§ What to produce: Copy the forum text on threads versus processes word for word, from "It suggests there" up to and including "a different beast.".

The only relevant SO answer I could find refers to the overhead of synchronising threads - Linux: Processes and Threads in a Multi-core CPU - which is true but less applicable here.

Related and interesting but different questions are:

• Multithreading: What is the point of more threads than cores?
• Performance difference between IPC shared memory and threads memory
• performance - multithreaded or multiprocess applications

An interesting presentation is https://elinux.org/images/1/1c/Ben-Yossef-GoodBadUgly.pdf

It suggests there can be a small difference in the speed of thread vs process context switches. I am assuming that except for a monitoring threads/process the others are never switched out.

Answer 1

General advise: Be able to measure improvements! Without that, you may tweak all you like based on advise off the internet but still don't get optimal performance. Effectively, I'm telling you not to trust me or anyone else (including yourself) but to measure. Also prepare yourself for measuring this in real time on production systems. A benchmark may help you to some extent, but real load patterns are still a different beast.

Then, you say the operations are purely in-memory, so the speed doesn't depend on (network or storage) IO performance. The two bottlenecks you face are CPU and RAM bandwidth. So, in order to work on the right part, find out which is the limiting factor. Making sure that the according part is efficient ensures optimal performance for your searches.

§ Source material:
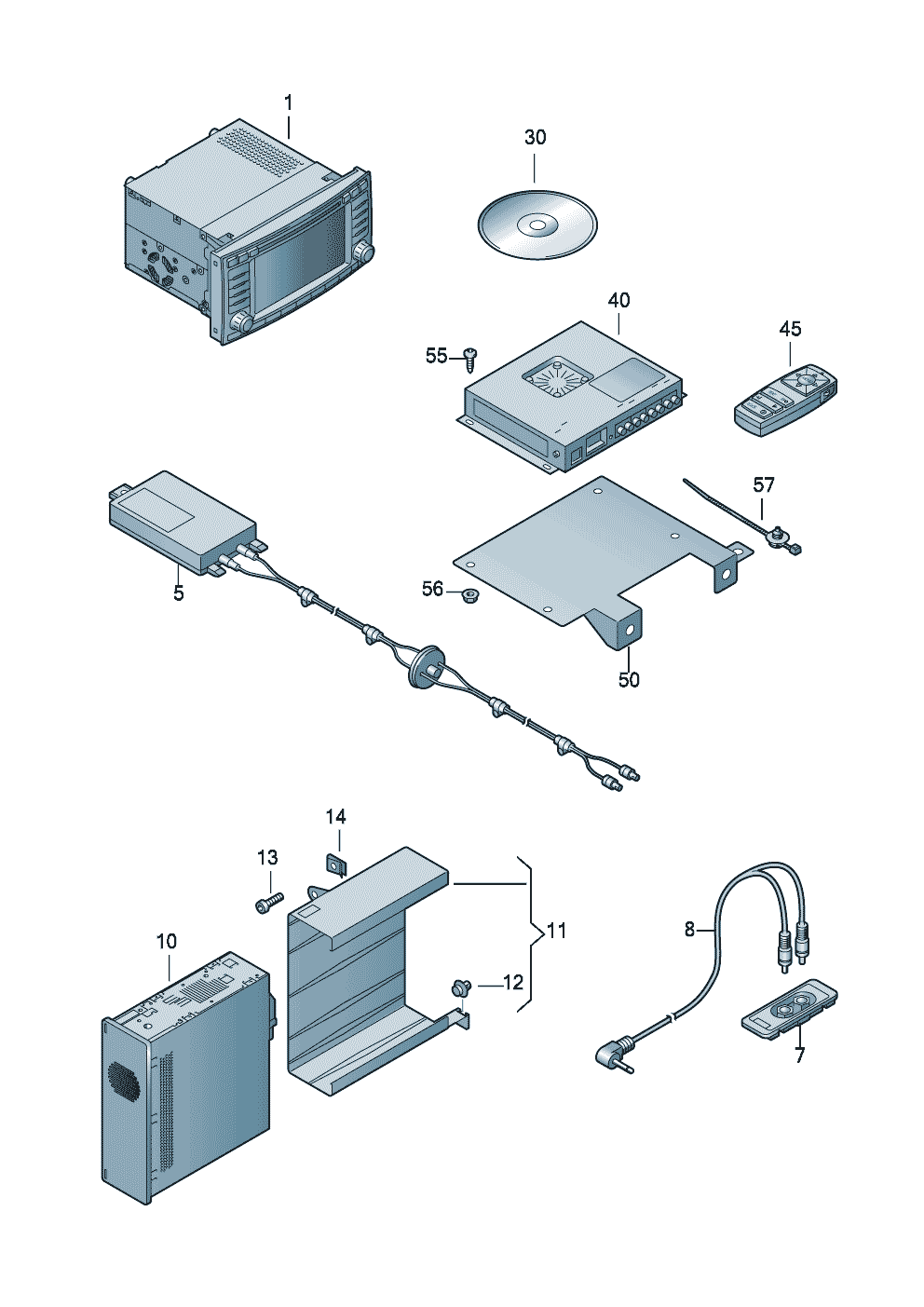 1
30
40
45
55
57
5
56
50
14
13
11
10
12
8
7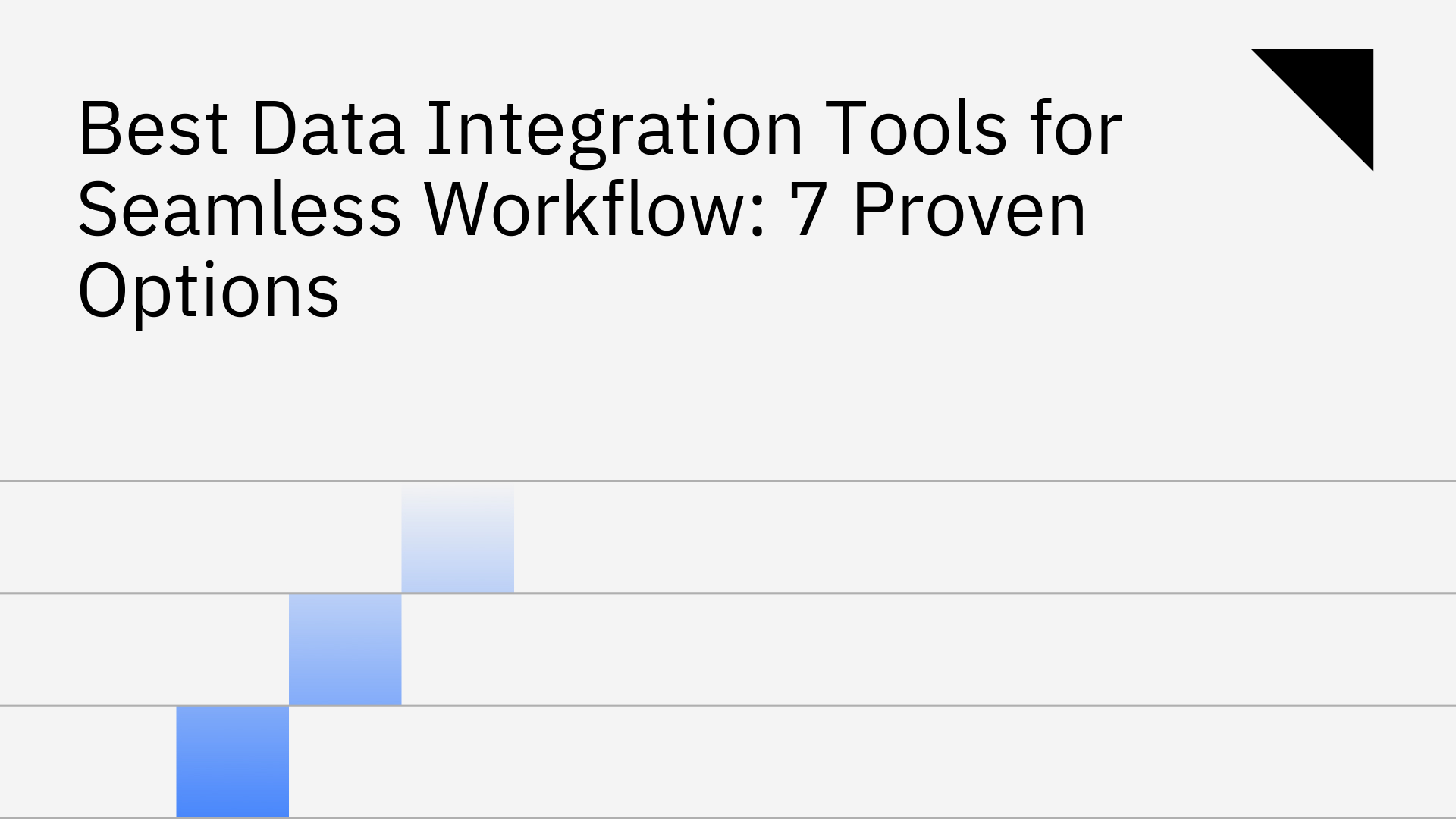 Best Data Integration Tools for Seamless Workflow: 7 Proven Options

§ Output below:
It suggests there can be a small difference in the speed of thread vs process context switches. I am assuming that except for a monitoring threads/process the others are never switched out.

Answer 1

General advise: Be able to measure improvements! Without that, you may tweak all you like based on advise off the internet but still don't get optimal performance. Effectively, I'm telling you not to trust me or anyone else (including yourself) but to measure. Also prepare yourself for measuring this in real time on production systems. A benchmark may help you to some extent, but real load patterns are still a different beast.